Miscibility of poly(urethane-urea) elastomers with chlorinated poly(vinyl chloride)

Abstract

Effect of a chemical structure of poly(ether-urethane-urea) (PUU) elastomers on a miscibility of their blends with chlorinated poly(vinyl chloride) (cPVC) has been studied by FTIR and DSC. The segmented PUU were synthesized by prepolymer approach in N,N-dimethylformamide (DMF) solution. PUU-1 was synthesized using poly(propylene glycol) (PPG) of Mn = 1000, mixture of 2,4- and 2,6-isomers of tolylenediisocyanate (TDI) in a ratio of 65:35 (by weight) and 4,4´-methylenedianiline as a chain extender at a molar ratio of 1:2:1. PUU-2 was prepared based on poly(tetramethylene glycol) (PTMG) of Mn = 1000, TDI and cyanoethylated ethylene diamine at a molar ratio of 2:3:1. The polymer-polymer blends were obtained via solution casting technique using DMF as a solvent.

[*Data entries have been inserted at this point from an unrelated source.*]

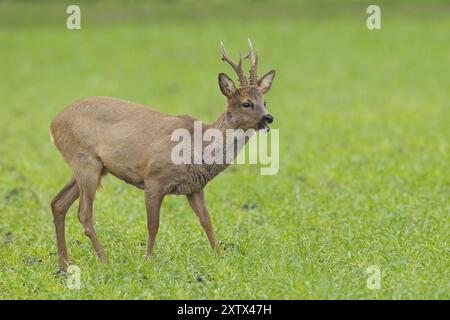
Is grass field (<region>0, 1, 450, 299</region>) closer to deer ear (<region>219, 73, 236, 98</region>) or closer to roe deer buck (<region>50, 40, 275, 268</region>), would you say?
roe deer buck (<region>50, 40, 275, 268</region>)

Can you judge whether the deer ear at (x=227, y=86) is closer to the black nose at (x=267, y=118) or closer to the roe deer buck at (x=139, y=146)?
the roe deer buck at (x=139, y=146)

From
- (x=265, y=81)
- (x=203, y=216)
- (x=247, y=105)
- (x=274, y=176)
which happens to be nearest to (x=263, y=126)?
(x=247, y=105)

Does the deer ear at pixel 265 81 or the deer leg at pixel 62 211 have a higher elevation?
the deer ear at pixel 265 81

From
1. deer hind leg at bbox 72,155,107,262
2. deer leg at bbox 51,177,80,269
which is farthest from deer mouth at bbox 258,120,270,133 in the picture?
deer leg at bbox 51,177,80,269

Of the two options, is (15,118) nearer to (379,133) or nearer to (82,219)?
(379,133)

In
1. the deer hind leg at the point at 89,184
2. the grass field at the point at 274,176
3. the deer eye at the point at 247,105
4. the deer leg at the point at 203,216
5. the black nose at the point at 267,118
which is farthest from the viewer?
the deer leg at the point at 203,216

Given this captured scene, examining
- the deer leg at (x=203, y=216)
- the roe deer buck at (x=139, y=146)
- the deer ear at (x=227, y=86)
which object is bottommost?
the deer leg at (x=203, y=216)

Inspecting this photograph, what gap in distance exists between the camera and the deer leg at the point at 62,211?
7.20 m

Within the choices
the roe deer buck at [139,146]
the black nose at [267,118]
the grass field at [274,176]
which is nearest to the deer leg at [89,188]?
the roe deer buck at [139,146]

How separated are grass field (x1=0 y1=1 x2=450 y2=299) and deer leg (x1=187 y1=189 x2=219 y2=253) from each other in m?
0.14
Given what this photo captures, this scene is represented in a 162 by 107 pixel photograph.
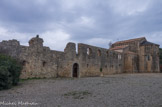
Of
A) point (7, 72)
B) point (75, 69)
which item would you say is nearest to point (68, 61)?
point (75, 69)

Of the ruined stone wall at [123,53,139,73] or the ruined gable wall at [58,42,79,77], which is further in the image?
the ruined stone wall at [123,53,139,73]

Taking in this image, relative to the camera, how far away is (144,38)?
123 feet

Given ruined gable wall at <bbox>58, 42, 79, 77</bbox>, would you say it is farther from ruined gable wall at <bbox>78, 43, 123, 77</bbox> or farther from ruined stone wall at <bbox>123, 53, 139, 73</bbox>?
ruined stone wall at <bbox>123, 53, 139, 73</bbox>

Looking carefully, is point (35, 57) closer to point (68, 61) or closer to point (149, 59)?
point (68, 61)

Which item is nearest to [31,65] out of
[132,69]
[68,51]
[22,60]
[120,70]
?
[22,60]

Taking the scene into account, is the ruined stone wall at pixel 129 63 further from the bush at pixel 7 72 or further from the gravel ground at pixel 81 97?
the bush at pixel 7 72

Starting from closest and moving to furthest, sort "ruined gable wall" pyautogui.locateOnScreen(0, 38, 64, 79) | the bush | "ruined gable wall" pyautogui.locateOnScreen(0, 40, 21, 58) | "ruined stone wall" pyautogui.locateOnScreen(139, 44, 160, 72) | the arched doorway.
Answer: the bush
"ruined gable wall" pyautogui.locateOnScreen(0, 40, 21, 58)
"ruined gable wall" pyautogui.locateOnScreen(0, 38, 64, 79)
the arched doorway
"ruined stone wall" pyautogui.locateOnScreen(139, 44, 160, 72)

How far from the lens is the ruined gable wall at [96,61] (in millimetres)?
19538

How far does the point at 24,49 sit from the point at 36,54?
1336 millimetres

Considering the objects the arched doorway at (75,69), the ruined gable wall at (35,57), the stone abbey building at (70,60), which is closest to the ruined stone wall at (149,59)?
the stone abbey building at (70,60)

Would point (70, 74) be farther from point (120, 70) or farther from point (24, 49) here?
point (120, 70)

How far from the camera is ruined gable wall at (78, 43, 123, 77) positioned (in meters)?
19.5

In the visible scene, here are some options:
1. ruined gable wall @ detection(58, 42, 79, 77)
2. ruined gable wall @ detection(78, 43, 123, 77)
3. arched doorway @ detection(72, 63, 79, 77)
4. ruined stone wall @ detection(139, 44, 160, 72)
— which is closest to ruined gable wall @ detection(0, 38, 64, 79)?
ruined gable wall @ detection(58, 42, 79, 77)

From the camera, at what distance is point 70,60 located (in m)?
17.9
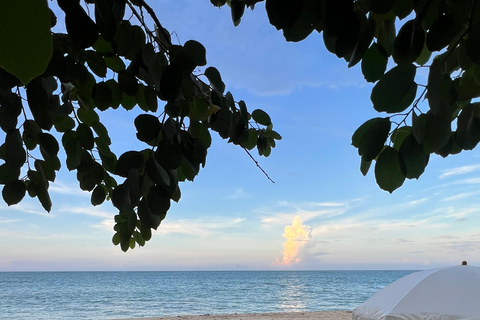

It was found a miscibility of the polymers enhances due to a formation of hydrogen or donor-acceptor bonding between polar NH urethane-urea or nitrile groups of hard PUU segments and chlorine of cPVC. According to DSC results the polymer-polymer systems stabilized by stronger donor-acceptor bonding are characterized by single glass transition temperature, Tg, a position of which is higher than that of the theoretical one, TFg, calculated in full composition range via Fox’s equation. When stabilization of polymer-polymer blend with 30 % (by weight) of cPVC performs by weaker hydrogen bonding we observed a formation of mixed phase and the composite is characterized by appearance of three relaxation transitions. Increasing cPVC content reduces a miscibility of the components and biphasic structure of the composites forms. Comparative analysis of experimental and theoretical (additive) tensile strength vs composition dependencies demonstrates an impact of donor-acceptor interface interactions on strength of the polymer composites obtained.